Le déploiement des vaccins contre le Covid-19 n’est pas sans risques en Afrique.

L’Afrique est en pleine réalisation de sa plus grande campagne de vaccination, dans l’optique d’éradiquer le Covid-19. Ce sont donc, 49 pays africains qui utilisent les vaccins contre le Coronavirus, le tout pour 22 millions de doses de vaccin administrées.

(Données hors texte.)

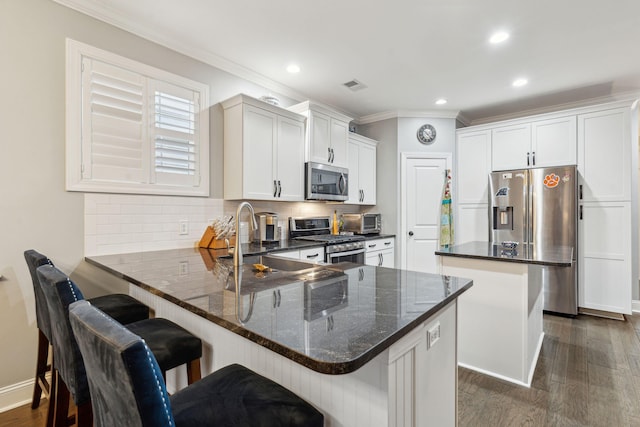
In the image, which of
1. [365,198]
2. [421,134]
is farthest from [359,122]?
[365,198]

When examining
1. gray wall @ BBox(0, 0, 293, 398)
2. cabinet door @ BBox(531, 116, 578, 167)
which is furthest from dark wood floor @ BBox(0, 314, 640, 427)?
cabinet door @ BBox(531, 116, 578, 167)

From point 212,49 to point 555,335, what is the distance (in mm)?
4342

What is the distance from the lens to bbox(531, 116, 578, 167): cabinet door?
373cm

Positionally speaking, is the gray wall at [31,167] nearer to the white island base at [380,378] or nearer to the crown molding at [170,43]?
the crown molding at [170,43]

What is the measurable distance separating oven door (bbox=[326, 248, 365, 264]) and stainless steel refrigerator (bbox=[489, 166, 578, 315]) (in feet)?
6.03

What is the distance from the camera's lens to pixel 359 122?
4.95 m

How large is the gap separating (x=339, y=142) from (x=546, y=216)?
269cm

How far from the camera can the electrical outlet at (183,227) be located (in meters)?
2.73

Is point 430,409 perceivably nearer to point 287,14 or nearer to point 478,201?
point 287,14

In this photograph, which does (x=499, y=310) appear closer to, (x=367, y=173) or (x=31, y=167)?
(x=367, y=173)

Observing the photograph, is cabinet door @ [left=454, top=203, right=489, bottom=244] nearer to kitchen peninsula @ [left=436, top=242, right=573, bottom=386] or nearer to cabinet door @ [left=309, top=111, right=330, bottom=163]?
kitchen peninsula @ [left=436, top=242, right=573, bottom=386]

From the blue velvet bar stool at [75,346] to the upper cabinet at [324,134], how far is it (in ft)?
8.23

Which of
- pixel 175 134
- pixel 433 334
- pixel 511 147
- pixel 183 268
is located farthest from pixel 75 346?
pixel 511 147

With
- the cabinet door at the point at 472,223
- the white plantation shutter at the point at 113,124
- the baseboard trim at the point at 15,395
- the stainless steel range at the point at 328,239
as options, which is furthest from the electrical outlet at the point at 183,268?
the cabinet door at the point at 472,223
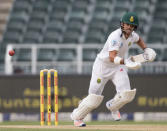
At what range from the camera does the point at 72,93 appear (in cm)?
1300

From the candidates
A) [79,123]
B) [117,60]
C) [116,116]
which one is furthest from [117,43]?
[79,123]

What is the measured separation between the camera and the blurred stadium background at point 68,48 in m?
13.0

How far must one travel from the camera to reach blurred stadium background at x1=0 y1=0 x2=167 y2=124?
13.0 m

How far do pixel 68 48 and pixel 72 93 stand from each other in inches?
41.6

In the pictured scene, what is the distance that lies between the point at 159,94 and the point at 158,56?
123 centimetres

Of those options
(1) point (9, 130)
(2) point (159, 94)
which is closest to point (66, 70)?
(2) point (159, 94)

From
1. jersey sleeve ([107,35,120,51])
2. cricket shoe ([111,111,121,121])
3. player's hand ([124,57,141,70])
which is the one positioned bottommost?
cricket shoe ([111,111,121,121])

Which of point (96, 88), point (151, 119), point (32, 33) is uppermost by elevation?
point (32, 33)

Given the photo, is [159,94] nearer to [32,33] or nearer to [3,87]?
[3,87]

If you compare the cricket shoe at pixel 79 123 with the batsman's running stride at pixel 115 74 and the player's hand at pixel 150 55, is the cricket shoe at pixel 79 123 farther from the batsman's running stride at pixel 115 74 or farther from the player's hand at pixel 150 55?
the player's hand at pixel 150 55

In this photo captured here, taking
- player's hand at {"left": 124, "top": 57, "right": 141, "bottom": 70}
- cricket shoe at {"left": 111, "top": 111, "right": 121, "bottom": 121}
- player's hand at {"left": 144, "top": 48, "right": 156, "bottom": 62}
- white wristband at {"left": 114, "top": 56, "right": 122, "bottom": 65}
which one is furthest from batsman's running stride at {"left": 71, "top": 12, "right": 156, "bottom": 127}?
player's hand at {"left": 124, "top": 57, "right": 141, "bottom": 70}

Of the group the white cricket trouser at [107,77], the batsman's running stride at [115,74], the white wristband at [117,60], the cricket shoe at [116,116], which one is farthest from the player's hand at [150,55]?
the cricket shoe at [116,116]

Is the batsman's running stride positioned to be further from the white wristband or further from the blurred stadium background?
the blurred stadium background

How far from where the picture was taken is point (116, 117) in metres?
9.10
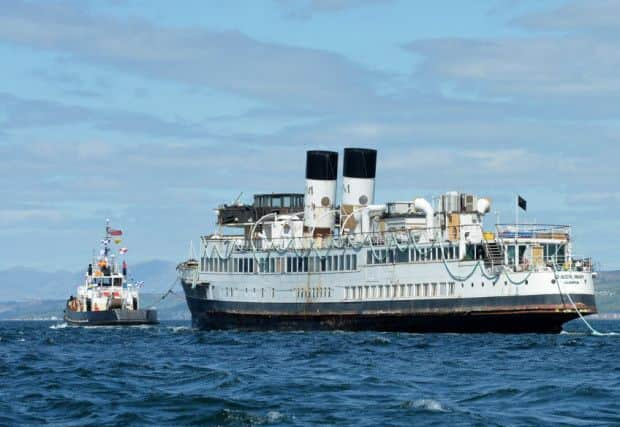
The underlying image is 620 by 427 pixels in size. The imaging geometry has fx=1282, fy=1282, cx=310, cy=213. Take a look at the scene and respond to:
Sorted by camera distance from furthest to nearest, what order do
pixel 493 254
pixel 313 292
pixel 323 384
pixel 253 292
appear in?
pixel 253 292, pixel 313 292, pixel 493 254, pixel 323 384

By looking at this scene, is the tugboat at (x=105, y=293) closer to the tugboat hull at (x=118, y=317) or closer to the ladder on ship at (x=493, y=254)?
the tugboat hull at (x=118, y=317)

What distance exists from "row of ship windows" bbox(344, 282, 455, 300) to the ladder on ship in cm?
295

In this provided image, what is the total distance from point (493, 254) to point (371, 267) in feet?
35.0

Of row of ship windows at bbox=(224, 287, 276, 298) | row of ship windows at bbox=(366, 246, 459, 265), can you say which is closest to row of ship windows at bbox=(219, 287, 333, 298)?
row of ship windows at bbox=(224, 287, 276, 298)

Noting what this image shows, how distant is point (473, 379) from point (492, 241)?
33300 millimetres

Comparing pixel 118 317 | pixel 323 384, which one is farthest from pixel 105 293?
pixel 323 384

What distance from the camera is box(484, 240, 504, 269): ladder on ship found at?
7812 cm

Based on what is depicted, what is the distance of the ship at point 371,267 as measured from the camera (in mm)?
77250

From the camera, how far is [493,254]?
78.6 m

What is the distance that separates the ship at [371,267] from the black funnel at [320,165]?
0.10 metres

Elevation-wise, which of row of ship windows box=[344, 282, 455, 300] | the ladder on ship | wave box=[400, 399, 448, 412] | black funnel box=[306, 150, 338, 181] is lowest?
wave box=[400, 399, 448, 412]

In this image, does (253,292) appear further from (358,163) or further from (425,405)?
(425,405)

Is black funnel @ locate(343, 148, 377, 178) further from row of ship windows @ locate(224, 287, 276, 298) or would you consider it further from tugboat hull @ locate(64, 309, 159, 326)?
tugboat hull @ locate(64, 309, 159, 326)

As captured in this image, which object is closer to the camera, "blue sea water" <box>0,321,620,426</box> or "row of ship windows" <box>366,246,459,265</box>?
"blue sea water" <box>0,321,620,426</box>
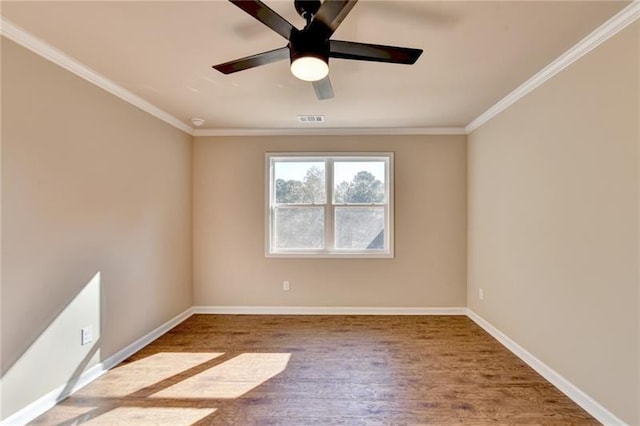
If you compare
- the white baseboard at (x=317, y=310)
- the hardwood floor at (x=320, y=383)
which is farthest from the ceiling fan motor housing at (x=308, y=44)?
the white baseboard at (x=317, y=310)

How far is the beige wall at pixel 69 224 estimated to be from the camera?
1.93m

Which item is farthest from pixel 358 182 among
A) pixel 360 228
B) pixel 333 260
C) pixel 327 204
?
pixel 333 260

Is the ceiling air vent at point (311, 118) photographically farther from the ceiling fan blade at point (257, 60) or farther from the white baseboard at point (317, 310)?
the white baseboard at point (317, 310)

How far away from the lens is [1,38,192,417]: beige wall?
1928 mm

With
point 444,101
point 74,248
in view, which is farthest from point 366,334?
point 74,248

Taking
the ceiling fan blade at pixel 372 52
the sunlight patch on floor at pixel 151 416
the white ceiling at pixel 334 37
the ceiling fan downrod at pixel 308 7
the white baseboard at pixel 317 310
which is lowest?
the sunlight patch on floor at pixel 151 416

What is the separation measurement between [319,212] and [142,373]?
8.51 feet

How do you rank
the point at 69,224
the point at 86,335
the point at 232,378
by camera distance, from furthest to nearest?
the point at 232,378
the point at 86,335
the point at 69,224

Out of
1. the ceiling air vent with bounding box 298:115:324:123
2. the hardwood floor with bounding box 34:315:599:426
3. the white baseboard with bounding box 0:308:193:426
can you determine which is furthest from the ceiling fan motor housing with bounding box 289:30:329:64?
the white baseboard with bounding box 0:308:193:426

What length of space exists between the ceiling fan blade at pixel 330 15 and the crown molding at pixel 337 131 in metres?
2.56

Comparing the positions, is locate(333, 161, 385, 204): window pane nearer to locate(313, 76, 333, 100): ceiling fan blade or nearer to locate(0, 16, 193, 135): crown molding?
locate(313, 76, 333, 100): ceiling fan blade

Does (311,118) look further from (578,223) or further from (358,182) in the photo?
(578,223)

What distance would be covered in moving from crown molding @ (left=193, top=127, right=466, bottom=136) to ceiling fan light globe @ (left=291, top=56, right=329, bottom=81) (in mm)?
2421

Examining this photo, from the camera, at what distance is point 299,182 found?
4262mm
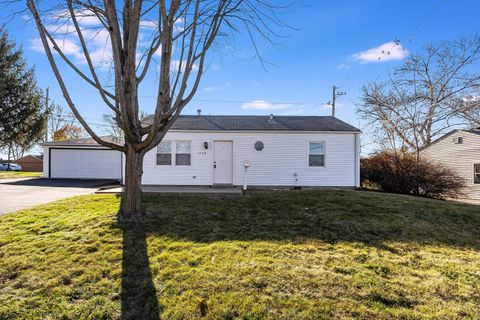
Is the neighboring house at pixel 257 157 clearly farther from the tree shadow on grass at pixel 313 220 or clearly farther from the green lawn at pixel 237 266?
the green lawn at pixel 237 266

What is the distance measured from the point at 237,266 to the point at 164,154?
30.3ft

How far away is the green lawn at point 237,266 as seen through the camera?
2916mm

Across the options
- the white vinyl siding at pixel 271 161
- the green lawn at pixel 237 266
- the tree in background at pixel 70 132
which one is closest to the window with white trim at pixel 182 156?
the white vinyl siding at pixel 271 161

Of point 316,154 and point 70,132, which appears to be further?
point 70,132

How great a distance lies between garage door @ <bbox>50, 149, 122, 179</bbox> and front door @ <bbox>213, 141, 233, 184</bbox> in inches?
409

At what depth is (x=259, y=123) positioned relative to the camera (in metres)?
13.3

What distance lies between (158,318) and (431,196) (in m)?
12.8

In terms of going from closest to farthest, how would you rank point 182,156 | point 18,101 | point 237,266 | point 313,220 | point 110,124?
1. point 237,266
2. point 313,220
3. point 182,156
4. point 18,101
5. point 110,124

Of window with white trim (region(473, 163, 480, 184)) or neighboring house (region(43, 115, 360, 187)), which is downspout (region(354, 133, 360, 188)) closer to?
neighboring house (region(43, 115, 360, 187))

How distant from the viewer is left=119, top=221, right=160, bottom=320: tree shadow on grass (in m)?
2.90

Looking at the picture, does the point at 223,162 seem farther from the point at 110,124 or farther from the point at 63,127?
the point at 63,127

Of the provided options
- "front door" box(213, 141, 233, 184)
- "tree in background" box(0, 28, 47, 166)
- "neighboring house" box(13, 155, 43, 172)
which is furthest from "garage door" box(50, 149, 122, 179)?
"neighboring house" box(13, 155, 43, 172)

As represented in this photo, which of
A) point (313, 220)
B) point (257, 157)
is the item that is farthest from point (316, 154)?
point (313, 220)

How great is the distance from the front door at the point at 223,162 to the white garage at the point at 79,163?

Aussi, cette campagne de vaccination n’est pas à l’abri des risques et difficultés majeurs qui menacent les progrès fragiles réalisés par le continent. Entre autres problèmes, il y a les difficultés liées à l’approvisionnement, notamment les 40 pays africains qui dépendent des doses livrées par le canal du Covax et du Serum Institute of India. D’ailleurs l’OM déclare « À ce jour, seulement 1 % du 1,3 milliard de doses de vaccins contre le Covid-19 administrées dans le monde l’ont été en Afrique, contre 2 % il y a quelques semaines. Ensuite, il y a le problème lié au déploiement des vaccins qui a été exemplaire dans certains pays africains et huit d’entre eux ont déjà utilisé la totalité de leurs doses fournies grâce au Mécanisme Covax. Or, neuf pays ont administré moins d’un quart de leurs doses et 15 autres en ont utilisé moins de la moitié. Il y a bien sûr le problème lié à l’insuffisance des ressources financières car, la plupart des pays africains ont alloué des fonds pour couvrir le coût du déploiement du premier lot de vaccins, et certains pour atteindre tous les agents de santé. Cependant, les déficits de financement représentent une menace croissante au fur et à mesure que le nombre de personnes à atteindre augmente et que les zones à couvrir sont de plus en plus éloignées des grandes villes. Il y a le problème d’innocuité et réticences vis-à-vis des vaccins, car plusieurs pays africains ont suspendu ou interrompu le déploiement de leurs vaccins en raison de problèmes d’innocuité de ces derniers. En effet, la crainte d’effets secondaires indésirables rapportés en Europe et aux États-Unis a été à l’origine de la plupart de ces inquiétudes. Pour finir, il y a les perturbations des services de santé essentiels et de vaccination signalées par plus d’un tiers des pays africains. Les deux tiers de ces pays ont indiqué que la réaffectation du personnel pour assurer la prise en charge des personnes atteintes du Covid-19 était la principale cause de ces perturbations.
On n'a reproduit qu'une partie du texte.